Dear all,

I have performed a Differential Expression Analysis using

dds <- DESeqDataSetFromMatrix(countData = cts, colData = colData, design = ~ Type+ batch)

dds<- DESeq(dds)

I understand that even though I included "batch" in the formula, but I still see a batch effect.

I read this:

"Why after VST are there still batches in the PCA plot? The transformations implemented in DESeq2, vst and rlog , compute a variance stabilizing transformation which is roughly similar to putting the data on the log2 scale, while also dealing with the sampling variability of low counts. It uses the design formula to calculate the within-group variability (if blind=FALSE ) or the acrossall-samples variability (if blind=TRUE ). It does not use the design to remove variation in the data. It therefore does not remove variation that can be associated with batch or other covariates (nor does DESeq2 have a way to specify which covariates are nuisance and which are of interest). It is possible to visualize the transformed data with batch variation removed, using the removeBatchEffect function from limma. This simply removes any shifts in the log2-scale expression data that can be explained by batch. The paradigm for this operation for designs with balanced batches would be: For unbalanced batches (e.g. the condition groups are not distributed balanced across batches), the design argument should be used, see ?removeBatchEffect in the limma package for details."
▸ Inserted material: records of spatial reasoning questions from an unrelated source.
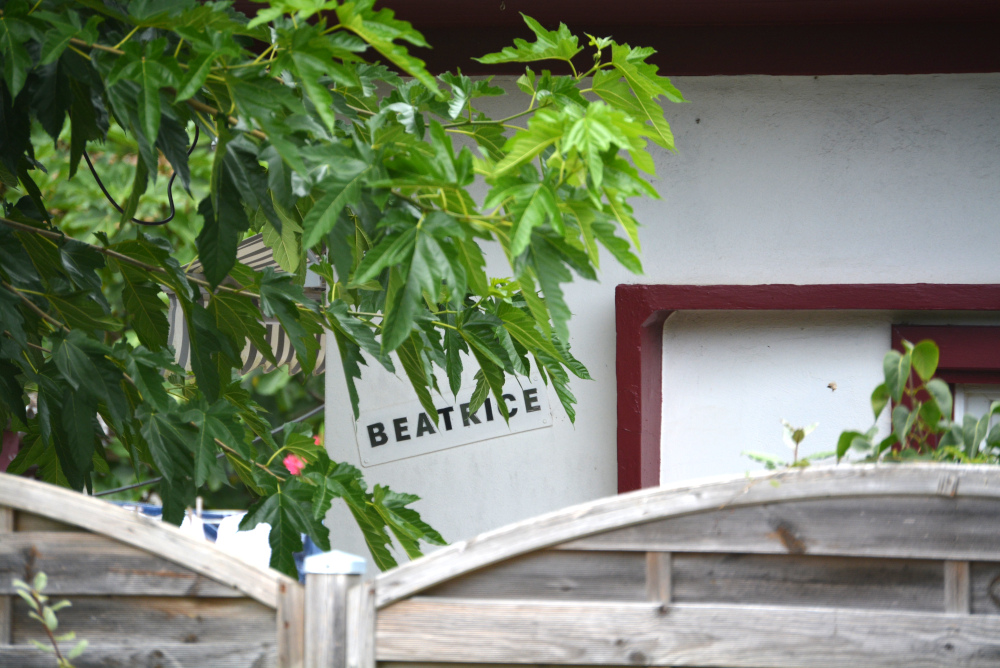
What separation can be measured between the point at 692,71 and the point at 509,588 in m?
2.15

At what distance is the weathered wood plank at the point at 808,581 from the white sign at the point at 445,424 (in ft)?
5.66

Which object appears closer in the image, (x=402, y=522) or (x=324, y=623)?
(x=324, y=623)

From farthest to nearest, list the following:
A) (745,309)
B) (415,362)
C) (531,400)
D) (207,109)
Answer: (531,400) < (745,309) < (415,362) < (207,109)

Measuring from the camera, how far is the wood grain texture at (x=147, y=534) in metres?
1.29

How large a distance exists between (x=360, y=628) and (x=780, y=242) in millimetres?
2035

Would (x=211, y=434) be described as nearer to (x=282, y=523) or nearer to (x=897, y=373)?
(x=282, y=523)

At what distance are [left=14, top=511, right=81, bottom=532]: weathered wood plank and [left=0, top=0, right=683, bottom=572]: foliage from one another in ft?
1.31

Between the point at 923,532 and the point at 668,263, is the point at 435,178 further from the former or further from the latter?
the point at 668,263

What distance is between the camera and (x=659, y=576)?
1274mm

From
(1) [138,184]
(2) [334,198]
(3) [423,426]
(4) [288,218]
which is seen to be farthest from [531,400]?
(2) [334,198]

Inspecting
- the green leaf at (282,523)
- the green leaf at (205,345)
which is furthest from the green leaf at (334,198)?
the green leaf at (282,523)

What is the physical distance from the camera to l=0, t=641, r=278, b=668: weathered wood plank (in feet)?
4.24

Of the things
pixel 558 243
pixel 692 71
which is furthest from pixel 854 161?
pixel 558 243

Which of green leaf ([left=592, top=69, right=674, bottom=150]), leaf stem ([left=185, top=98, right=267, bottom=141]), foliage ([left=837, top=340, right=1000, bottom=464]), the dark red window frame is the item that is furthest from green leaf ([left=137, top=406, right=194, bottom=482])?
the dark red window frame
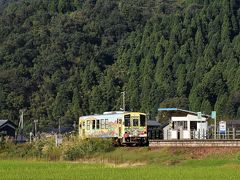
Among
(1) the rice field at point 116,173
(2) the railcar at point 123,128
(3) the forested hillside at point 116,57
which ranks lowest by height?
(1) the rice field at point 116,173

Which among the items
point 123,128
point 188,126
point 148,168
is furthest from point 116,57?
point 148,168

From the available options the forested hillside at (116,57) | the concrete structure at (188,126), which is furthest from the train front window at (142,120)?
the forested hillside at (116,57)

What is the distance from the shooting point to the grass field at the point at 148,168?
25969 millimetres

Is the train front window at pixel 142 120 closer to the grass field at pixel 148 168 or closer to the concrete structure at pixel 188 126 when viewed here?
the concrete structure at pixel 188 126

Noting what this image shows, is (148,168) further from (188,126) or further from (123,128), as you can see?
(188,126)

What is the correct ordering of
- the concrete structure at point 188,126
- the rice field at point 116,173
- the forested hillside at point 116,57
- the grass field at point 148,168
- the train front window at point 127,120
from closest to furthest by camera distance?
the rice field at point 116,173, the grass field at point 148,168, the train front window at point 127,120, the concrete structure at point 188,126, the forested hillside at point 116,57

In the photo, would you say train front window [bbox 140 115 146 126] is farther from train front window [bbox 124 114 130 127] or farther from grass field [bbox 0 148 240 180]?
grass field [bbox 0 148 240 180]

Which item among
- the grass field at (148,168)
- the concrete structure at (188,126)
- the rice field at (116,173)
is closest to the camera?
the rice field at (116,173)

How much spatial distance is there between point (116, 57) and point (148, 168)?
3974 inches

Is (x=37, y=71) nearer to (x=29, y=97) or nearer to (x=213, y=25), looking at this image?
(x=29, y=97)

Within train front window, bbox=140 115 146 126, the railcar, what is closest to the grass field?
the railcar

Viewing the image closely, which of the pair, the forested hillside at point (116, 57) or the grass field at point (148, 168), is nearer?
the grass field at point (148, 168)

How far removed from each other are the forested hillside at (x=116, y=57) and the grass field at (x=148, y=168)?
2230 inches

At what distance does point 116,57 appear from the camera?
13062 cm
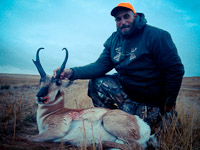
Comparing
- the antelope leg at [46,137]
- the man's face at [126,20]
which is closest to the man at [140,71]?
the man's face at [126,20]

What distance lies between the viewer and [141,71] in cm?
347

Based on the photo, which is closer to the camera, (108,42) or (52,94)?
(52,94)

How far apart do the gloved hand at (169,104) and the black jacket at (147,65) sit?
0.23ft

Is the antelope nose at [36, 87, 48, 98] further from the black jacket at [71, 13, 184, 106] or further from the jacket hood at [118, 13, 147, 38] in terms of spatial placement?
the jacket hood at [118, 13, 147, 38]

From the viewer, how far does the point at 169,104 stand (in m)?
3.18

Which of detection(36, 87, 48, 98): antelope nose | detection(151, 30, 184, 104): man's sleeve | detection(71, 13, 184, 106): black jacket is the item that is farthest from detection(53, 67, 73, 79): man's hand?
detection(151, 30, 184, 104): man's sleeve

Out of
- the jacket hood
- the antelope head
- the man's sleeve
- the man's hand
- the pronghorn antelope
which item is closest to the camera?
the pronghorn antelope

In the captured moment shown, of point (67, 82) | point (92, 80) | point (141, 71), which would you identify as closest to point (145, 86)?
point (141, 71)

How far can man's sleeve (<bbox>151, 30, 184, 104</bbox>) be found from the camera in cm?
304

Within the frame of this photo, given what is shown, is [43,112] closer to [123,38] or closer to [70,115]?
[70,115]

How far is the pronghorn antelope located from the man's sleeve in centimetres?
104

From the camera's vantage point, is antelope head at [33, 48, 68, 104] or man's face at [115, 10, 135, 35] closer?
antelope head at [33, 48, 68, 104]

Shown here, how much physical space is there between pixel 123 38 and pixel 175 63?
1573 millimetres

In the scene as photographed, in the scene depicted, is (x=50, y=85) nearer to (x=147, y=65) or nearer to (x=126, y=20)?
(x=147, y=65)
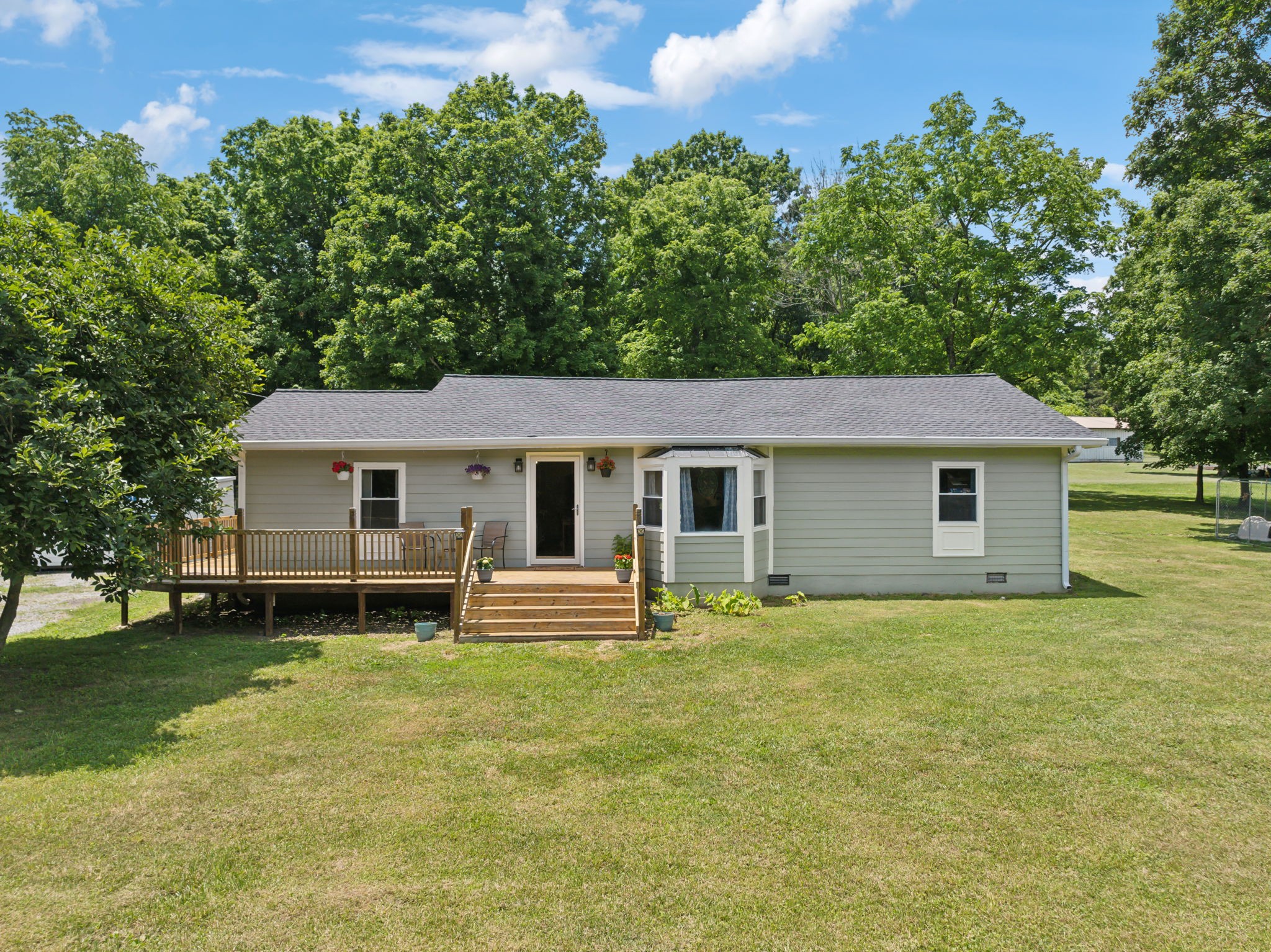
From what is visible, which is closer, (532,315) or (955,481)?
(955,481)

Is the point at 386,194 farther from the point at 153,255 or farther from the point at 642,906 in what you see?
the point at 642,906

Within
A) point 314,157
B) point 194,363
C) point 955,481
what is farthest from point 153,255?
point 314,157

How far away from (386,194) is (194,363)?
58.7 feet

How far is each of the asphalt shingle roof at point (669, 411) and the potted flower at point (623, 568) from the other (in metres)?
1.97

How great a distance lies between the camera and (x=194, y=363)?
946cm

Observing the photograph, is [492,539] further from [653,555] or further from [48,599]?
[48,599]

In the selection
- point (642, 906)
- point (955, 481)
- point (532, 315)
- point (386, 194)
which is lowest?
point (642, 906)

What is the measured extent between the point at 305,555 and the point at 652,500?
5779 mm

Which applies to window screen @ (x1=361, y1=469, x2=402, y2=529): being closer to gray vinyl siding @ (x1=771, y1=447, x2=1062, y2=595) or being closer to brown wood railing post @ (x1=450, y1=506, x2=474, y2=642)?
brown wood railing post @ (x1=450, y1=506, x2=474, y2=642)

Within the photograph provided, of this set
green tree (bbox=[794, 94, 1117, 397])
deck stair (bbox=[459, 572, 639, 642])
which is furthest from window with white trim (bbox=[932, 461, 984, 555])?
green tree (bbox=[794, 94, 1117, 397])

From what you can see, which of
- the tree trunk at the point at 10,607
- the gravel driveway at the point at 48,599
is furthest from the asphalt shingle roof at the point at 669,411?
the gravel driveway at the point at 48,599

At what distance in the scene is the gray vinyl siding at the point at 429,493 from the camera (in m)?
12.9

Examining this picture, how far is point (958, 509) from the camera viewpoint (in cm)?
1329

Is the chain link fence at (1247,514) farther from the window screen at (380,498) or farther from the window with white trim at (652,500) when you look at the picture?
the window screen at (380,498)
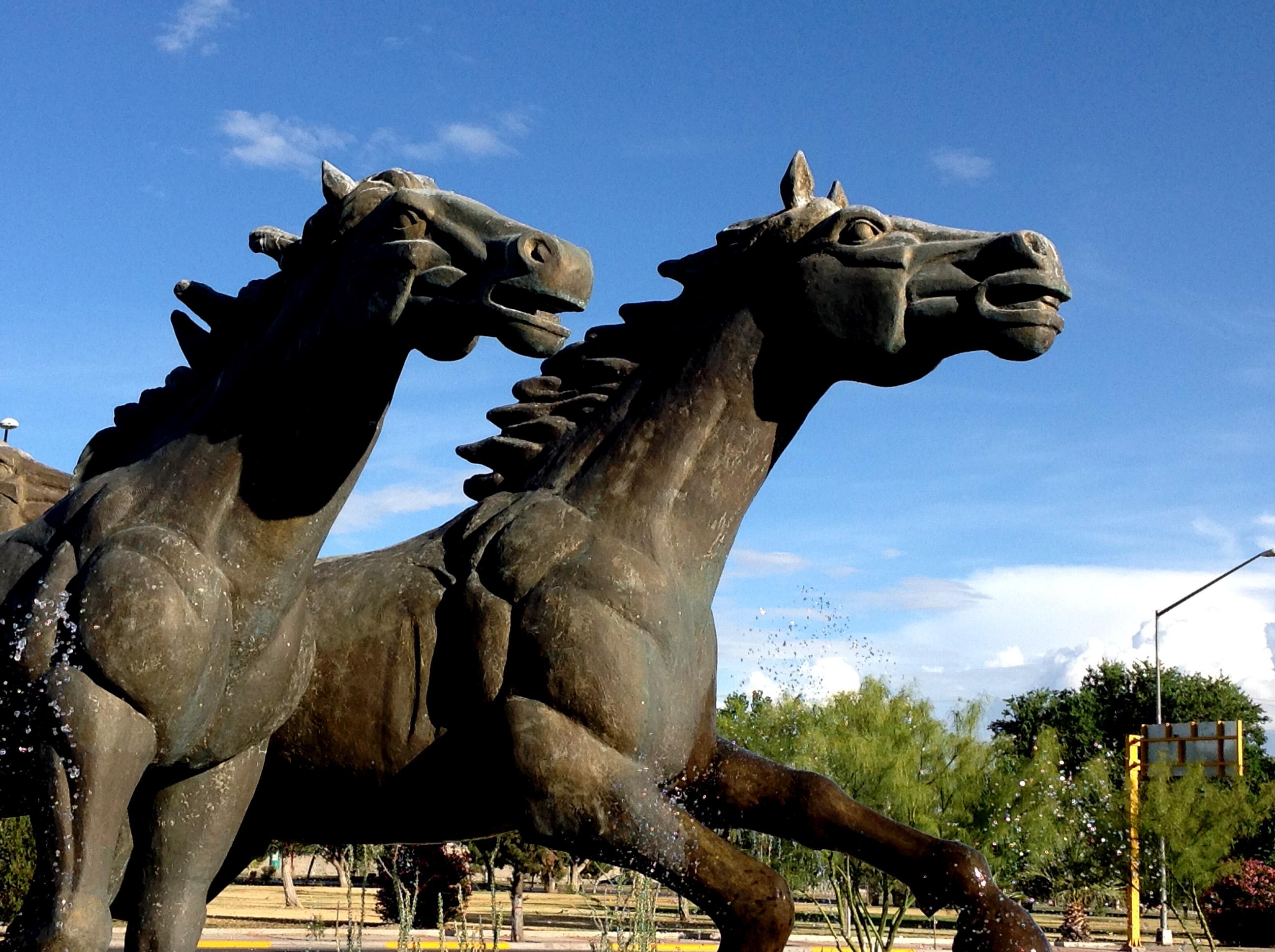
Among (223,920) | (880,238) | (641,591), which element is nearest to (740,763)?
(641,591)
So I tried to run removeBatchEffect after the above formula, but still it seems to be having some issues.

Would that be the right approach to run removeBatchEffect after dds<- DESeq(dds)?

Thank you, Bine

"I still see a batch effect"

Can you explain what you mean by this exactly?

Re: removeBatchEffect(), this is just for visualization of transformed data in RNA-seq, e.g. PCA plots. It is not possible to use in combination with DESeq(), where we recommend to account for batch effects in the design as you have done.